Selected excerpt:
Hi Mich,

I forgot to mention that - this is the ugly part - the source data provider 
gives us (Windows) pkzip compressed files. Will spark uncompress these 
automatically? I haven’t been able to make it work.

Thanks,
Ben

> On Mar 30, 2016, at 2:27 PM, Mich Talebzadeh <mich.talebza...@gmail.com> 
> wrote:
> 
> Hi Ben,
> 
> Well I have done it for standard csv files downloaded from spreadsheets to 
> staging directory on hdfs and loaded from there.
> 
> First you may not need to unzip them. dartabricks can read them (in my case) 
> and zipped files.
> 
> Check this. Mine is slightly different from what you have, First I zip my csv 
> files with bzip2 and load them into hdfs
> 
> #!/bin/ksh
> DIR="/data/stg/accounts/nw/10124772"
> #
> ## Compress the files
> #
> echo `date` " ""=======  Started compressing all csv FILEs"
> for FILE in `ls *.csv`
> do
>   /usr/bin/bzip2 ${FILE}
> done
> #
> ## Clear out hdfs staging directory
> #
> echo `date` " ""=======  Started deleting old files from hdfs staging 
> directory ${DIR}"
> hdfs dfs -rm -r ${DIR}/*.bz2
> echo `date` " ""=======  Started Putting bz2 fileS to hdfs staging directory 
> ${DIR}"
> for FILE in `ls *.bz2`
> do
>   hdfs dfs -copyFromLocal ${FILE} ${DIR}
> done
> echo `date` " ""=======  Checking that all files are moved to hdfs staging 
> directory"
> hdfs dfs -ls ${DIR}
> exit 0
> 
> Now you have all your csv files in the staging directory
> 
> import org.apache.spark.sql.functions._
> import java.sql.{Date, Timestamp}
> val HiveContext = new org.apache.spark.sql.hive.HiveContext(sc)

Work instruction:
Answer these questions about the thread on loading compressed files with Spark:
(a) What kind of compressed files does the source data provider send?
(b) Which program does Mich use to compress the csv files?
(c) Which hdfs command copies each compressed file into the staging directory?
The material after the thread is not needed for anything here.

Exercise data:

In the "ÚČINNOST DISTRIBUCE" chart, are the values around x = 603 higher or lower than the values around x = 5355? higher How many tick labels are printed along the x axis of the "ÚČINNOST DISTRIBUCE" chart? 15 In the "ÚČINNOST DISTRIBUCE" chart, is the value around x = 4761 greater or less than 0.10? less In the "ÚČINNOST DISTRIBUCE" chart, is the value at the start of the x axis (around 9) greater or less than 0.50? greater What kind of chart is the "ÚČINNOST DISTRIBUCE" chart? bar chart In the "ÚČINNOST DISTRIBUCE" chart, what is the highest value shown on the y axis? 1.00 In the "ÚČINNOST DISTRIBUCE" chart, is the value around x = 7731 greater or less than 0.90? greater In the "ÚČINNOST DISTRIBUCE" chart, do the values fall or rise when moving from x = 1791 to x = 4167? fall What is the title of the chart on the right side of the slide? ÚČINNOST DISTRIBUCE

Solution:
(a) Windows pkzip compressed files.
(b) bzip2, run as /usr/bin/bzip2.
(c) hdfs dfs -copyFromLocal